• _How to complete this task_
When you reach the line containing "red bentley convertible on dirt road", begin reproducing the lines exactly and continue through the end of the listing, leaving out the pictures.

• _Exercise data_
-- Opening Marker --

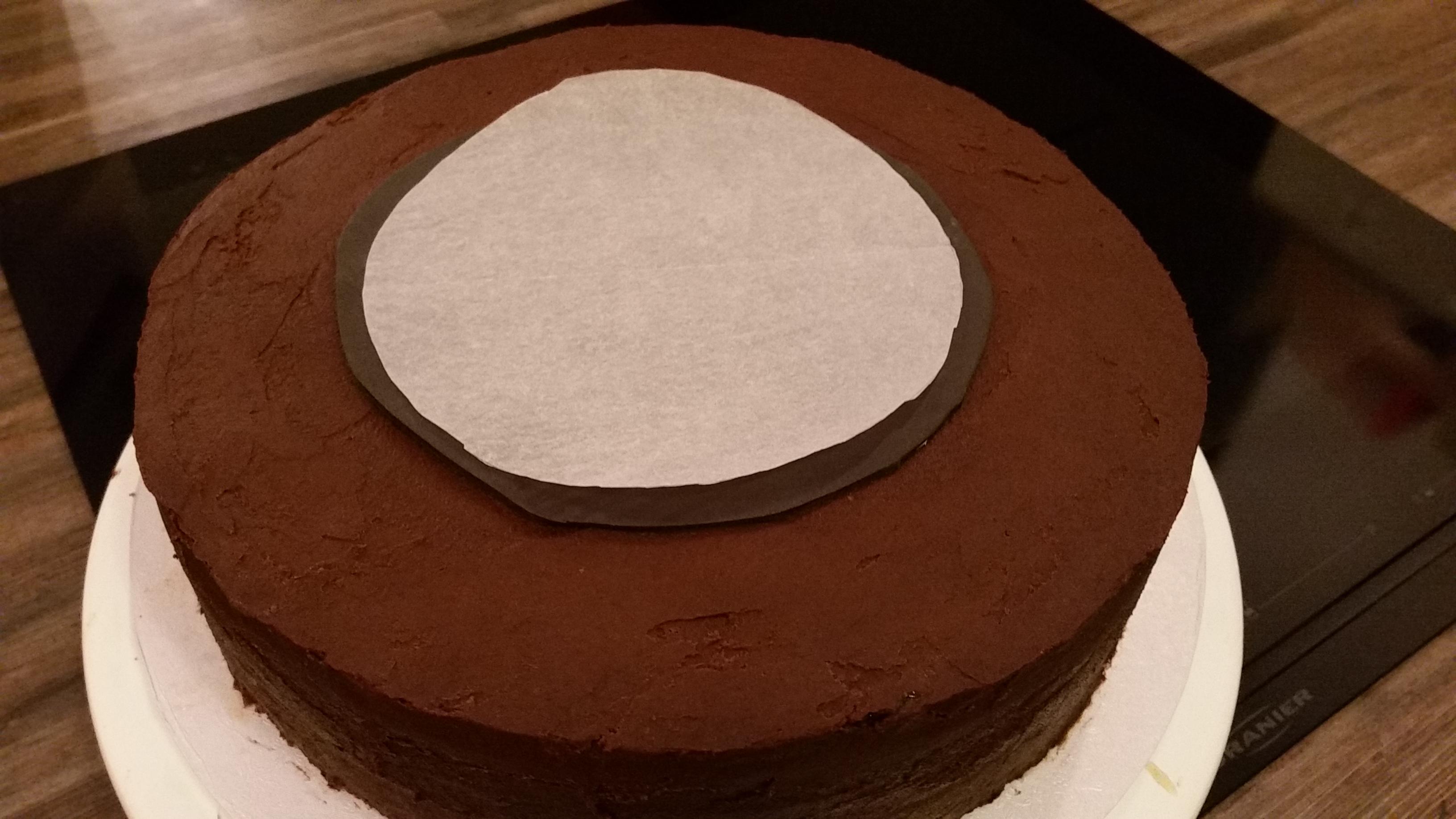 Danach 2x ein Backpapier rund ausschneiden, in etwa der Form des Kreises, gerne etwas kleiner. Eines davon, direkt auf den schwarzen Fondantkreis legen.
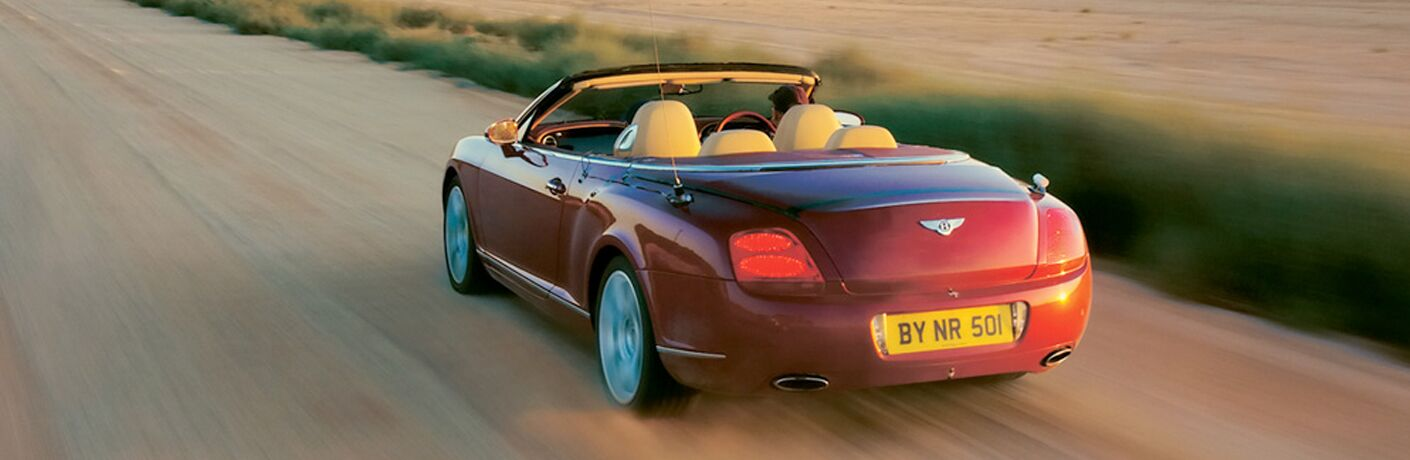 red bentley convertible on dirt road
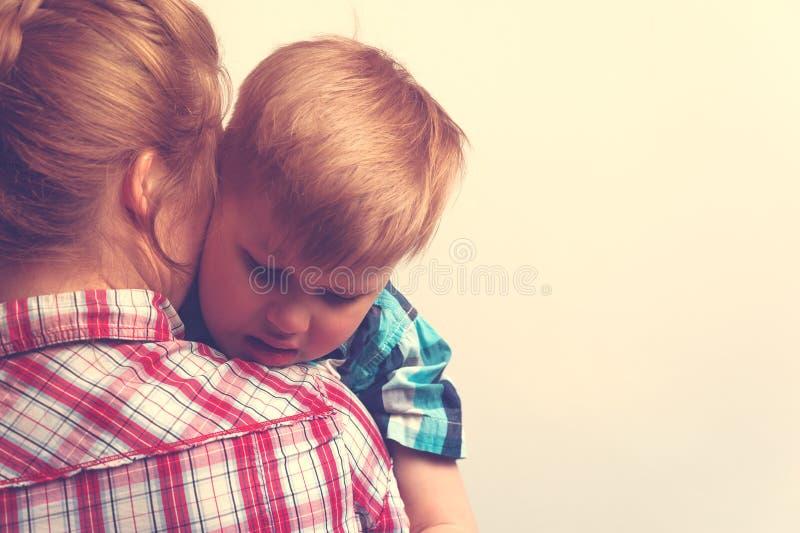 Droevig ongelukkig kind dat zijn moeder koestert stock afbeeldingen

-- Closing Marker --

• _Answer to this exercise_
 red bentley convertible on dirt road
 Droevig ongelukkig kind dat zijn moeder koestert stock afbeeldingen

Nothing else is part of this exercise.